Six Beautifully Simple Programs for OS X
February 19th
Something so simple that I can’t live without it. As a web developer I do a lot of my work in the terminal, usually while I have other windows open. What Visor does is provide a system wide terminal window that you can access with a hot-key — if you’ve played any FPS’s then it’s quite similar to the way you’d bring up the console (though instead of putting on godmother or no-clip, you’re ssh’ing into your server). Visor is brought to you by the group that produced Quicksilver — an application launcher/controller/so much more.
This program is as simple as a little icon that sits in your menu-bar and a folder in your user account on your hard-drive. Copy your files into that folder and they’ll be uploaded to your account on dropbox.com (free accounts come with 2GB of storage). I find it invaluable for sending large files to clients; I’ll drop the .psd’s into my Dropbox folder and right-click to get the link to the file on the server. I can then paste this link into an email for my clients to download at the time of their choosing. It’s also possible to use Dropbox for rudimentary backups and version control with their system of recovering deleted files.
I happen to have typed the draft of this post in The Hit List; Potion Factory’s new task-management application, and — although in beta — already a much better alternative to Things. I much prefer the layout, the ability to add start and end dates and time estimates, the tagging functions, and the multitude of hot-keys available. It’s a great looking app, and I really recommend giving it a download and a try before they start charging for it in the coming months
NicePlayer is a simple alternative to QuickTime, VLC, MPlayer and all the other movie players out there for OS X. It came out at a time when you had to pay for QuickTime to view movies in full-screen, but even though this has changed recently (and indeed QuickTime Pro will become obsolete in the coming months) I still much prefer the clean layout in NicePlayer.
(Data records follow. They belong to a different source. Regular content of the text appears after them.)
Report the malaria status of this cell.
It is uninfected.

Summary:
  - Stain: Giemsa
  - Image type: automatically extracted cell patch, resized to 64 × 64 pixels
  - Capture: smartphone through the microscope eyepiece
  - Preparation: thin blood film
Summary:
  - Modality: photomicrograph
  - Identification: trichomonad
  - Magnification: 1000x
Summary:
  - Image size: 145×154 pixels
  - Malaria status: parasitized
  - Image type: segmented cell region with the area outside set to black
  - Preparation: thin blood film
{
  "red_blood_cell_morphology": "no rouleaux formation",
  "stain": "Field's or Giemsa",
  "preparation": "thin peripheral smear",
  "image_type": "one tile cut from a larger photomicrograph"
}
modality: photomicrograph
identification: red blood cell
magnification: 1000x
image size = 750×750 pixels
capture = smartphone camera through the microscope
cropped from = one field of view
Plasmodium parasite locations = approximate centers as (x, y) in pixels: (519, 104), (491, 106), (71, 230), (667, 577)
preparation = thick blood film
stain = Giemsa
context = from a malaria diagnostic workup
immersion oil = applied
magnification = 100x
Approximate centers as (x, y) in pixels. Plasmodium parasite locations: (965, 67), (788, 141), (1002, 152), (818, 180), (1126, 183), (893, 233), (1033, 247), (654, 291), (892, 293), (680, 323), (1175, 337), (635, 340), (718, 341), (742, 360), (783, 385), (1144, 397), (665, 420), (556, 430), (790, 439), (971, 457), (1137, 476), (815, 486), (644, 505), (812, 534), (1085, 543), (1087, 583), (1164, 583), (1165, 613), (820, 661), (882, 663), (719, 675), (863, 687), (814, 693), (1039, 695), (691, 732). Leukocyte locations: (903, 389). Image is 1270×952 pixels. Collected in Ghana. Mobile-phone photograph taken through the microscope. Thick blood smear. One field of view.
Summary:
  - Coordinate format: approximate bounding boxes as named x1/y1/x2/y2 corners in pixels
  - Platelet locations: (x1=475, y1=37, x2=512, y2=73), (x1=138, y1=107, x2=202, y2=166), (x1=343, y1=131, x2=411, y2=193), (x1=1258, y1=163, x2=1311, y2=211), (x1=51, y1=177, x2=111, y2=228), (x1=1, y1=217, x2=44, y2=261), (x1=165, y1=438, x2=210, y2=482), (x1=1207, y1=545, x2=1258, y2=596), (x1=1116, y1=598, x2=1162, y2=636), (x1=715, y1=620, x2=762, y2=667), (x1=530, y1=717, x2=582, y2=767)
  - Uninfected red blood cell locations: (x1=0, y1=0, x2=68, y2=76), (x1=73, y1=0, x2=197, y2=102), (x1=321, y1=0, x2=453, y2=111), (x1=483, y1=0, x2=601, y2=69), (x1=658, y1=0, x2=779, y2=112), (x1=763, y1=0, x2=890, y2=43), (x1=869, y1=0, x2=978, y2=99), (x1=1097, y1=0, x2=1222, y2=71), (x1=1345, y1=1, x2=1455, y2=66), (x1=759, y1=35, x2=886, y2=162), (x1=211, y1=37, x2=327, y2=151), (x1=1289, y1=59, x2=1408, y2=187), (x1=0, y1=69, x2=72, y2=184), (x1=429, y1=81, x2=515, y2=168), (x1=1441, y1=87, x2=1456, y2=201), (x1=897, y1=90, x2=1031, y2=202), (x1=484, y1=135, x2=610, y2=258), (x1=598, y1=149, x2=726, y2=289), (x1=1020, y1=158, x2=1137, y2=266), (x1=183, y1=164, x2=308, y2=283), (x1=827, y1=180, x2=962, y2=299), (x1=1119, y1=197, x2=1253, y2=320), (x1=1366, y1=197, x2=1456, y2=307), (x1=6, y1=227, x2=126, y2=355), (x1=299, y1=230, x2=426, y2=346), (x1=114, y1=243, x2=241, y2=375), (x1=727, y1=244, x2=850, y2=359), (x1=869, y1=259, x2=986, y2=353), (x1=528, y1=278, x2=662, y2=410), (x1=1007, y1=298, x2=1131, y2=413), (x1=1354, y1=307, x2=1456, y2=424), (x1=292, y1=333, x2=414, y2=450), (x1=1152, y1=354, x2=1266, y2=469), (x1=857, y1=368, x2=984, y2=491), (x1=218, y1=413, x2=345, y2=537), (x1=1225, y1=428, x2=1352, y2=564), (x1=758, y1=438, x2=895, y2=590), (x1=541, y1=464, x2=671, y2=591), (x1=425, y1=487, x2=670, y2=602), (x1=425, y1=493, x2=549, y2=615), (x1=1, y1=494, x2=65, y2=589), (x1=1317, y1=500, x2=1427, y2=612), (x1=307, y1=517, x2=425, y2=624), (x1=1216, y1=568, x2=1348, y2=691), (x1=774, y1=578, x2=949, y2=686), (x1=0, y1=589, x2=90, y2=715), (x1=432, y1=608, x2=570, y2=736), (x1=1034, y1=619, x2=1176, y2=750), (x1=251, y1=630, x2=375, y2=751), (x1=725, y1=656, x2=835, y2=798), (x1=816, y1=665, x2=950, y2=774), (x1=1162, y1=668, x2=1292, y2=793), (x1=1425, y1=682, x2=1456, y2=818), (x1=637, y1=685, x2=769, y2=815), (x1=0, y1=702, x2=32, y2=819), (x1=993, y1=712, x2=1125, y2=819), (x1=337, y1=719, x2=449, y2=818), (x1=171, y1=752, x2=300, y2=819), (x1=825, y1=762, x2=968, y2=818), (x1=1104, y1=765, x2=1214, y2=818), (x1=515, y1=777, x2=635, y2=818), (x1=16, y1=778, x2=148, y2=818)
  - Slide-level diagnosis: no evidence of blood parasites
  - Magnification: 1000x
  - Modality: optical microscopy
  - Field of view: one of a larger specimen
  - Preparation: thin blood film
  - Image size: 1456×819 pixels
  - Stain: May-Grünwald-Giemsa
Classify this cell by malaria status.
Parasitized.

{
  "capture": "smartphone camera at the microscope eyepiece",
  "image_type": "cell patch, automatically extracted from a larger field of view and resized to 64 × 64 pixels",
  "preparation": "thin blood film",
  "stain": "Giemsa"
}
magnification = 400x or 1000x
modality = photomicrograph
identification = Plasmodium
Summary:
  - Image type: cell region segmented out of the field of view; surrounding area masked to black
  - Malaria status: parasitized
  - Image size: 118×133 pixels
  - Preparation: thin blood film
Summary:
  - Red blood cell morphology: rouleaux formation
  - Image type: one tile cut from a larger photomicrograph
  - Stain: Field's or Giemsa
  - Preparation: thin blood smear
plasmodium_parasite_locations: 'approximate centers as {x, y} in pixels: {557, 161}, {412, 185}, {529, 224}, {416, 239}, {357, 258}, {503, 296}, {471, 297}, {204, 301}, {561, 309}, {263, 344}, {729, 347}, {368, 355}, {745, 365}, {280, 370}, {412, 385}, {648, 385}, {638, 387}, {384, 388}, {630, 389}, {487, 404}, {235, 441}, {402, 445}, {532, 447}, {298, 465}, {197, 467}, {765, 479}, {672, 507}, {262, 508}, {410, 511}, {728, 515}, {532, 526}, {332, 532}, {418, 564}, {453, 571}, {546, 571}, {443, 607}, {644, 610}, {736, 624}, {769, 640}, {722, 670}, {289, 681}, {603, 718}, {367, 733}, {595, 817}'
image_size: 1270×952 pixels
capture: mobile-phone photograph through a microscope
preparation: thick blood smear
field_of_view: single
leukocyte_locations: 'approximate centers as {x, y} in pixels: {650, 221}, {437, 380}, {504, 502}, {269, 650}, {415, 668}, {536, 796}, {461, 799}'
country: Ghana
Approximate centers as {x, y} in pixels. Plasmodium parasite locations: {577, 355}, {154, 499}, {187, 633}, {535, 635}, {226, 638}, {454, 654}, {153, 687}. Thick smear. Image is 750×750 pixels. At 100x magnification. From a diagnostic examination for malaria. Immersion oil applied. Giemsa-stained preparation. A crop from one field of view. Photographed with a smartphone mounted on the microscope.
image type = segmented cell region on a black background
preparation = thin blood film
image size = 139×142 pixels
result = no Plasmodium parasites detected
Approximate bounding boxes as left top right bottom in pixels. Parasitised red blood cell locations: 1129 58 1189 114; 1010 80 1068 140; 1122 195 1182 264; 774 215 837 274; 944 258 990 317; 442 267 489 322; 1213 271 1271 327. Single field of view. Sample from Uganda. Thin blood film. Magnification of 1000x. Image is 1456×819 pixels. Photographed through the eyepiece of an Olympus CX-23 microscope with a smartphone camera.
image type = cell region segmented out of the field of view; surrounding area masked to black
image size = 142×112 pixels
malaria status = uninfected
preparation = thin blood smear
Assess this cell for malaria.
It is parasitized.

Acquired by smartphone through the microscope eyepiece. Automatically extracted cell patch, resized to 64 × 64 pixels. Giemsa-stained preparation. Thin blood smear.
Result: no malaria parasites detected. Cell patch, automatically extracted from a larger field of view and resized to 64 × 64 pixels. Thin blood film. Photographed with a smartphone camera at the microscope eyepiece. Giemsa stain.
Couple NicePlayer with Perian (a collection of open source QuickTime components ) and you can view almost any type of file. My favourite touches are using mouse gestures to zoom the view window and the ability to send the window to the background.
Spotify is only recently out of private beta, but is already proving to be a promising replacement to iTunes and a hard-drive full of .mp3 files. Just type in an artist name or a song name or even genre and it will bring up a list of matches of full-length songs. The library is surprisingly diverse — though there’s still some glaring omissions — but the rights have been cleared for every song so it’s entirely legal. All the content is streamed via P2P, so if you’re on a fast enough connection there will be no waiting for the stream to buffer (RealPlayer I’m looking at you …). You can even build up playlists by dragging and dropping songs. What’s the catch? Because it’s free it’s supported by ads (a premium ad-less account costs £10 a month), in the form of fairly unobtrusive ads in the side-bar, but also audio adverts after every 5 or so songs — so you likely won’t be using this to DJ a set on a free account. Even so, it’s a great alternative to an iTunes library full of .mp3’s.
As of the time of writing, uTorrent on OS X is still in public beta — and it’s buggy, has problems with speed limitations, crashes frequently and the interface is horrible. The only real torrent client available is Transmission. The pared-down interface, ability to watch folders for .torrent files, remote web interface, and the all-important bandwidth limiting preferences (albeit not as important now I am no longer in a barbaric country that caps my bandwidth every month) make this a brilliant choice.